_To be done_. Revise the data from the line with "Out of the objects" to the line with "3676 millimetres", putting "velvet theater chair" wherever "red auditorium seat" appears and leaving everything else unchanged.

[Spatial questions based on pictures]
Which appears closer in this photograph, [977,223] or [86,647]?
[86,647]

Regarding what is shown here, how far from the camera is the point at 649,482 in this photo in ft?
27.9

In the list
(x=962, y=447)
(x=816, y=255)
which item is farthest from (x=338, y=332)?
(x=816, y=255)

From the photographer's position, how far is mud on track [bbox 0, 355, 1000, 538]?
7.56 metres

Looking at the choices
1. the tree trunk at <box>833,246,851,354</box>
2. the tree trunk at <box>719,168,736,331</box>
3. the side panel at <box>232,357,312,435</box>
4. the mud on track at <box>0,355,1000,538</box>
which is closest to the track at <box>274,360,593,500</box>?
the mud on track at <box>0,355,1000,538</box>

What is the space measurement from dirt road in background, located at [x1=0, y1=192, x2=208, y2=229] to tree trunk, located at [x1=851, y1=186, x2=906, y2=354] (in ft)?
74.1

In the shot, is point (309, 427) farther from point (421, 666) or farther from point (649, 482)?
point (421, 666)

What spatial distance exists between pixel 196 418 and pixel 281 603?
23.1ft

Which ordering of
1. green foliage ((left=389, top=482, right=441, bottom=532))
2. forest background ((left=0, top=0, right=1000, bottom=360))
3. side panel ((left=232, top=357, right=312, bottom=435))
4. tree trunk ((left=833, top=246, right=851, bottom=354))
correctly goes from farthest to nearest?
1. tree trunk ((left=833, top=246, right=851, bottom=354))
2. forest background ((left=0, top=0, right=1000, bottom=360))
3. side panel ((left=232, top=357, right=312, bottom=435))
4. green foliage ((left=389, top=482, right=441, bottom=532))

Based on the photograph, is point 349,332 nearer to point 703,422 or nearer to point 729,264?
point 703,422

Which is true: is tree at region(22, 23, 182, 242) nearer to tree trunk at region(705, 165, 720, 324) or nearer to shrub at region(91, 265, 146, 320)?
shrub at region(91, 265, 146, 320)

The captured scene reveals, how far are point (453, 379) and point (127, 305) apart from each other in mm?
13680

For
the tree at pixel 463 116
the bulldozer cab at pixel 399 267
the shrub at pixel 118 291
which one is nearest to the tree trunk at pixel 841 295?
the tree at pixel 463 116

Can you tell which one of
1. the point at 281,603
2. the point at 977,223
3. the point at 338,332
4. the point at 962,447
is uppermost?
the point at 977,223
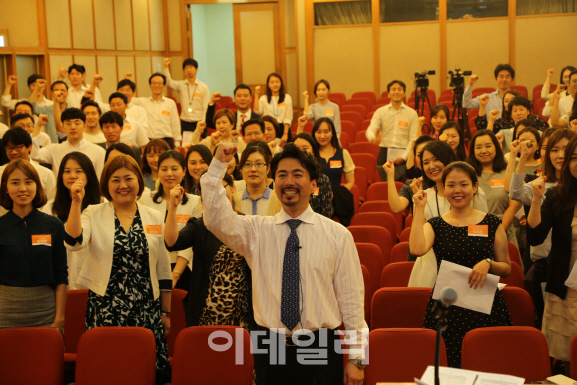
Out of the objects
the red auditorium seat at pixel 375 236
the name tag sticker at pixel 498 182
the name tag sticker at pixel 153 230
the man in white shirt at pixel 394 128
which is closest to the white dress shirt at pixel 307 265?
the name tag sticker at pixel 153 230

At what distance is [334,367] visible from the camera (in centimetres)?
215

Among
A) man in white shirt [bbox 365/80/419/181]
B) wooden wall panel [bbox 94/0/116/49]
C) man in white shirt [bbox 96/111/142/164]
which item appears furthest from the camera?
wooden wall panel [bbox 94/0/116/49]

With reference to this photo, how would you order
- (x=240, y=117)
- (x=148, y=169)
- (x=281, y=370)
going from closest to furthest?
1. (x=281, y=370)
2. (x=148, y=169)
3. (x=240, y=117)

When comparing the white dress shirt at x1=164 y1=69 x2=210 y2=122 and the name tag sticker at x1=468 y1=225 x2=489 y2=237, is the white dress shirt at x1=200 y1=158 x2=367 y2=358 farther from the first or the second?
the white dress shirt at x1=164 y1=69 x2=210 y2=122

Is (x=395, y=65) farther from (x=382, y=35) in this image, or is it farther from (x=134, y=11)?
(x=134, y=11)

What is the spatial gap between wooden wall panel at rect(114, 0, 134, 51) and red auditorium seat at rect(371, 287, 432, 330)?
818 centimetres

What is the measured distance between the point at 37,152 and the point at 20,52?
3676 millimetres

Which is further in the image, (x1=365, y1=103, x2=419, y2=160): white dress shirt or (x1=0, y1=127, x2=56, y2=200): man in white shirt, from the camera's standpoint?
(x1=365, y1=103, x2=419, y2=160): white dress shirt

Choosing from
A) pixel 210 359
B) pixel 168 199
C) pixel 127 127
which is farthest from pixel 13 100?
pixel 210 359

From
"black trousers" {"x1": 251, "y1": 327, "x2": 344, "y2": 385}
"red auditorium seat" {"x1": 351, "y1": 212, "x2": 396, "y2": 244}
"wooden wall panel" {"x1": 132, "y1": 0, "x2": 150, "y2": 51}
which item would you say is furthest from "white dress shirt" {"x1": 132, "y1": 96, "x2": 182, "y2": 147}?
"black trousers" {"x1": 251, "y1": 327, "x2": 344, "y2": 385}

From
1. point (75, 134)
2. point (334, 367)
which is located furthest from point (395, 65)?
point (334, 367)

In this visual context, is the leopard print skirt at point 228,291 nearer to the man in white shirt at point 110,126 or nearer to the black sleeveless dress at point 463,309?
the black sleeveless dress at point 463,309

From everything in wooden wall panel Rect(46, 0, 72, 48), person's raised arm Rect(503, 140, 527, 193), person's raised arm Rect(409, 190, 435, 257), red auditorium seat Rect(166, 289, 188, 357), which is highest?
wooden wall panel Rect(46, 0, 72, 48)

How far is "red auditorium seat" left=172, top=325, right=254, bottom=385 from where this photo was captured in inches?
100
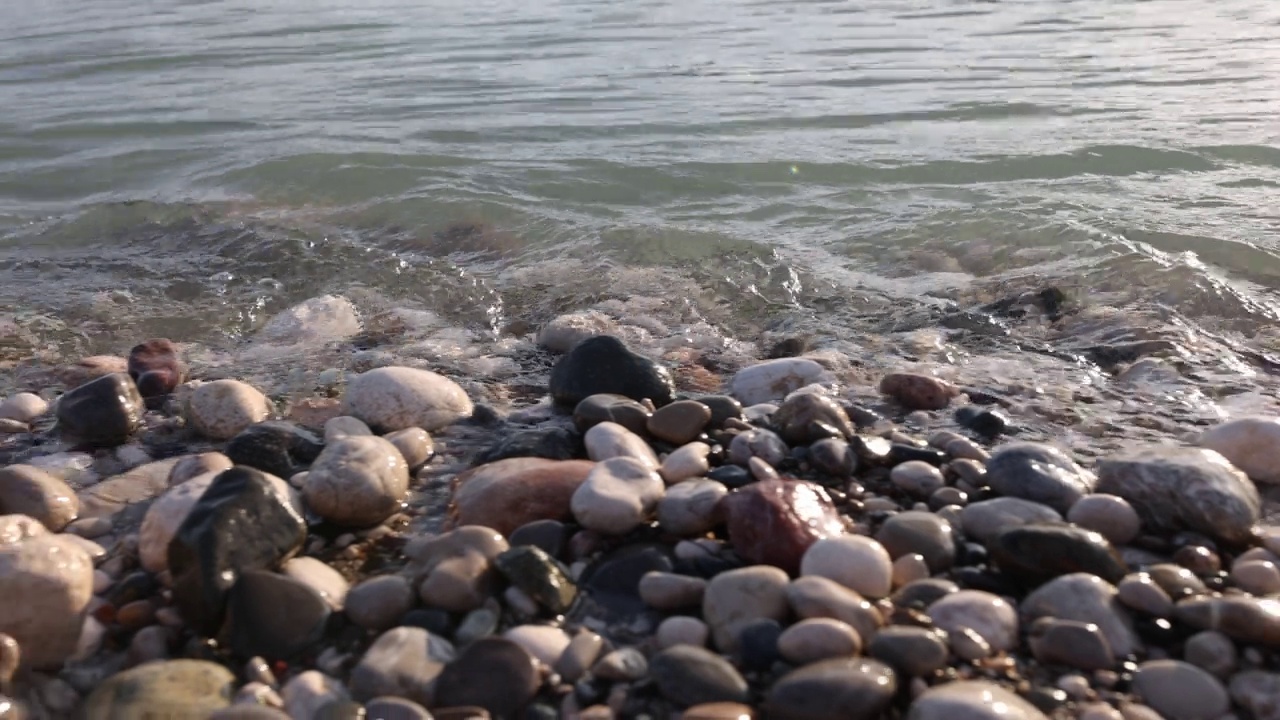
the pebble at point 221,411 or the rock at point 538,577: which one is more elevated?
the rock at point 538,577

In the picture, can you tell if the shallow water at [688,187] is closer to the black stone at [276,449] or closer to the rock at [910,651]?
the black stone at [276,449]

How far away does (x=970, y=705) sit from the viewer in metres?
1.83

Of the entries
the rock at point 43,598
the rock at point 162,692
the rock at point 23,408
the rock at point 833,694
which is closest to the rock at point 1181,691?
the rock at point 833,694

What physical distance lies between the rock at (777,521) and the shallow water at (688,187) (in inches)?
68.7

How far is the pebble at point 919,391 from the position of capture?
140 inches

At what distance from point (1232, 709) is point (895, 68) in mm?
9118

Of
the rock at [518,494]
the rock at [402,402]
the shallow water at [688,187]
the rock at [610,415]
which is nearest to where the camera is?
the rock at [518,494]

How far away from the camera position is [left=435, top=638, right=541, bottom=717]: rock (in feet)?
6.56

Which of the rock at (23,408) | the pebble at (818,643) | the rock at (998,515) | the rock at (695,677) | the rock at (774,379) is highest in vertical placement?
the pebble at (818,643)

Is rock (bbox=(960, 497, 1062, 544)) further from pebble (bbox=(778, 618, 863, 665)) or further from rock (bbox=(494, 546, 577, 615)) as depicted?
rock (bbox=(494, 546, 577, 615))

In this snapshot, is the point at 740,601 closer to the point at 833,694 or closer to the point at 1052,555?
the point at 833,694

_Output for this exercise_.
Out of the objects
the velvet theater chair at pixel 375 236
the name tag sticker at pixel 498 182
the name tag sticker at pixel 153 230
the man in white shirt at pixel 394 128
which is closest to the white dress shirt at pixel 307 265?
the name tag sticker at pixel 153 230

At what distance is [334,367] visible from the camera (in centimetres)?
215

Among
A) man in white shirt [bbox 365/80/419/181]
B) wooden wall panel [bbox 94/0/116/49]
C) man in white shirt [bbox 96/111/142/164]
which item appears furthest from the camera?
wooden wall panel [bbox 94/0/116/49]

With reference to this photo, how would you order
- (x=240, y=117)
- (x=148, y=169)
- (x=281, y=370)
going from closest to furthest?
1. (x=281, y=370)
2. (x=148, y=169)
3. (x=240, y=117)

When comparing the white dress shirt at x1=164 y1=69 x2=210 y2=122 and the name tag sticker at x1=468 y1=225 x2=489 y2=237, is the white dress shirt at x1=200 y1=158 x2=367 y2=358 farther from the first or the second?
the white dress shirt at x1=164 y1=69 x2=210 y2=122

Is (x=395, y=65) farther from (x=382, y=35) in this image, or is it farther from (x=134, y=11)?
(x=134, y=11)

What is the spatial gap between wooden wall panel at rect(114, 0, 134, 51) and velvet theater chair at rect(371, 287, 432, 330)?
818 centimetres

What is the measured distance between the point at 37,152 and the point at 20,52?
3676 millimetres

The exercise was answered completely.